On June 24, Klimaryov writes, “without
a declaration of war,” the Russian legislature “attacked” Russia’s Internet
business by attacking our constitutional right to secure communications” and
what may matter even more, threatening to “empty the wallets” of Russian
companies in that sector.
“All responsibility for this attack
on Good Sense entirely and completely falls on the Duma … the Federation
Council … and [Vladimir] Putin who signed it into law.” That means that the old
adage about a good tsar with bad boyars doesn’t apply in this case, although
some have suggested that the new law isn’t that bad and that they can live with
it.
The blogger says that he is “consciously
putting the accent on the economic component of ‘the Yarovaya package’” because
“for commercial organizations, which internet providers are in 100 percent of
the cases, economics is more important than anything else.” And given that the
old question of “who is guilty?” has been answered, the one before them is “what
is to be done?”
The facts of the case are that this
new law is going to cost these companies money, and to defend against that, they
“must organize will all people interested in the cancellation of the law,
including associations and NGOs, colleagues, partners and competitors.
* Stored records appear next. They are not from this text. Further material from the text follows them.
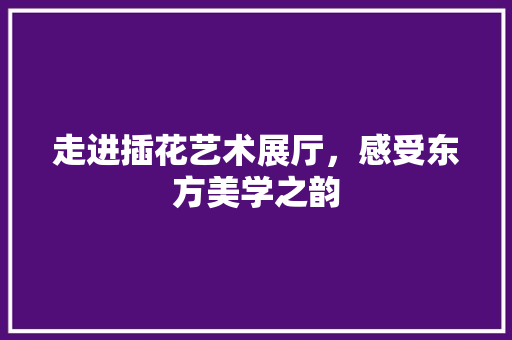 走进插花艺术展厅，感受东方美学之韵 种植技巧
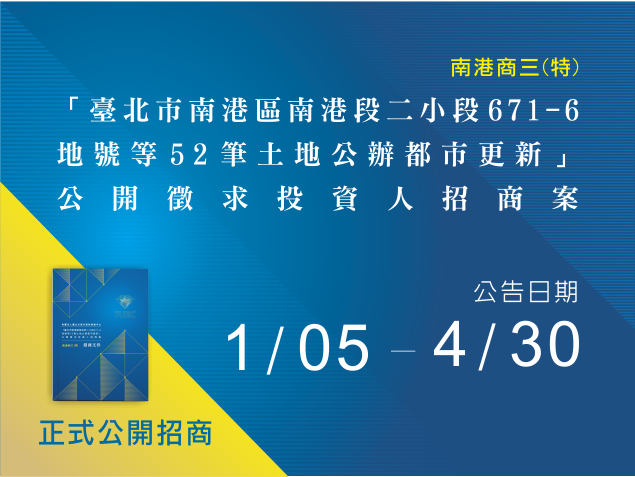 「臺北市南港區南港段二小段671-6地號等52筆土地公辦都市更新案」公開徵求投資人招商案公告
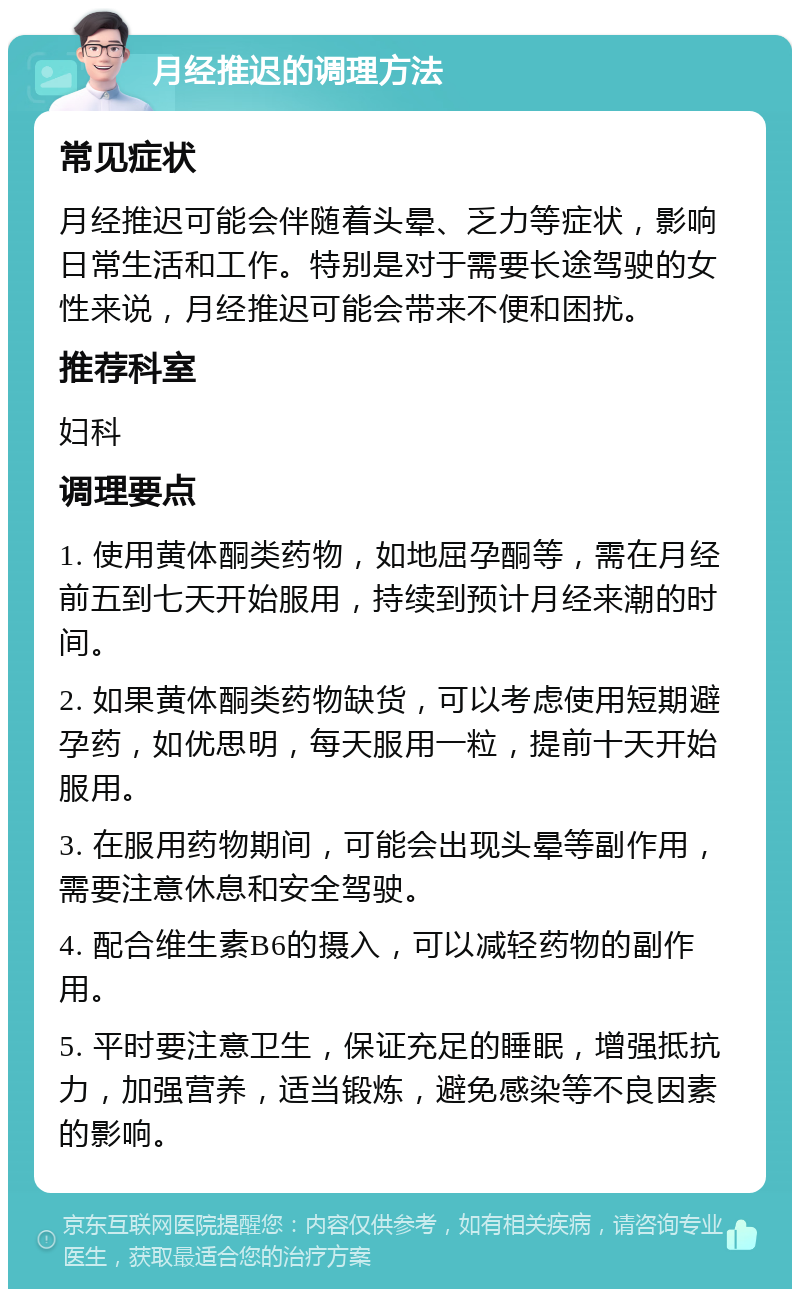 月经推迟的调理方法 常见症状 月经推迟可能会伴随着头晕、乏力等症状，影响日常生活和工作。特别是对于需要长途驾驶的女性来说，月经推迟可能会带来不便和困扰。 推荐科室 妇科 调理要点 1. 使用黄体酮类药物，如地屈孕酮等，需在月经前五到七天开始服用，持续到预计月经来潮的时间。 2. 如果黄体酮类药物缺货，可以考虑使用短期避孕药，如优思明，每天服用一粒，提前十天开始服用。 3. 在服用药物期间，可能会出现头晕等副作用，需要注意休息和安全驾驶。 4. 配合维生素B6的摄入，可以减轻药物的副作用。 5. 平时要注意卫生，保证充足的睡眠，增强抵抗力，加强营养，适当锻炼，避免感染等不良因素的影响。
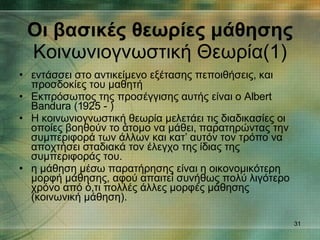 εντάσσει στο αντικείμενο εξέτασης πεποιθήσεις, και προσδοκίες του μαθητή Εκπρόσωπος της προσέγγισης αυτής είναι ο Albert Bandura (1925 - ) Η κοινωνιογνωστική θεωρία μελετάει τις διαδικασίες οι οποίες βοηθούν το άτομο να μάθει, παρατηρώντας την συμπεριφορά των άλλων και κατ’ αυτόν τον τρόπο να αποχτήσει σταδιακά τον έλεγχο της ίδιας της συμπεριφοράς του. η μάθηση μέσω παρατήρησης είναι η οικονομικότερη μορφή μάθησης, αφού απαιτεί συνήθως πολύ λιγότερο χρόνο από ό,τι πολλές άλλες μορφές μάθησης (κοινωνική μάθηση). Οι βασικές θεωρίες μάθησης Κοινωνιογνωστική Θεωρία(1) 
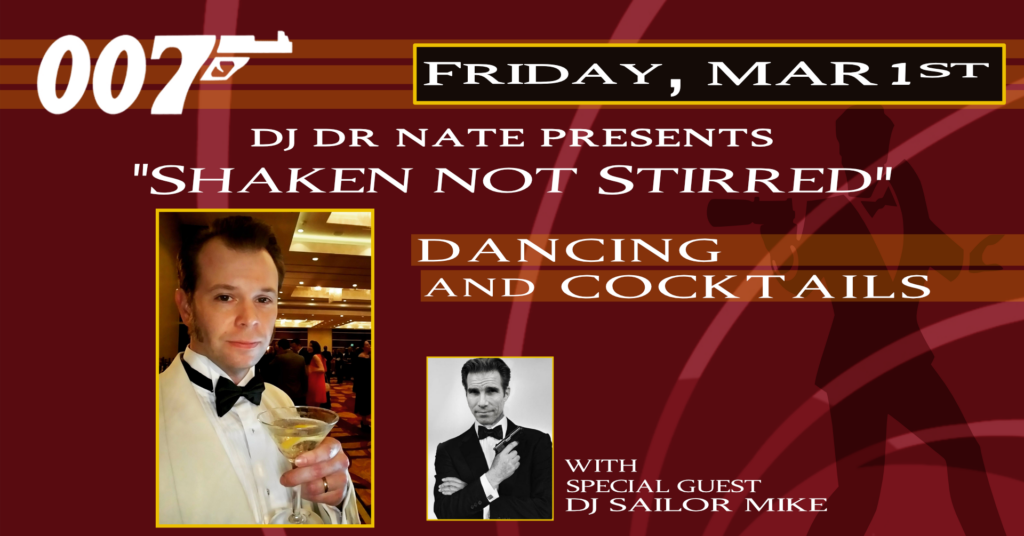 DJ DR. NATE’S SWINGIN’ JAMES BOND NIGHT with special guest DJ SAILOR MIKE at The Moose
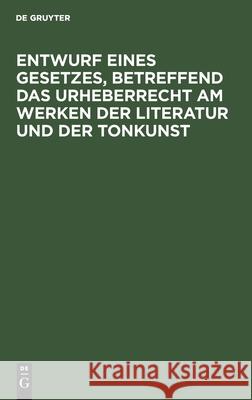 Entwurf eines Gesetzes, betreffend das Urheberrecht am Werken der Literatur und der Tonkunst No Contributor 9783112384152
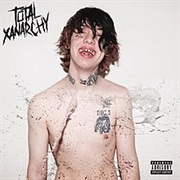 Lil Xan - Total Xanarchy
And
political parties.” In short, “with all whose interests coincide and are
categorically against this law.”
Given that elections are
approaching, it is important to make the distinction between United Russia and
Just Russia whose deputies supported the law, on the one hand, and the LDPR and
KPRF whose deputies voted against it, on the other. Those who want the law abolished should vote
their convictions.
Some activists have proposed organizing
an association under the “code” title, “We are Against the Package,” Klimaryov
says; but that is too narrow and over the long term, it will not be “very
effective.” Instead, those opposed need to consider the broader issues of how they
can evade the law until it is repeald.
And they need to recognize its opponents are all “in one boat.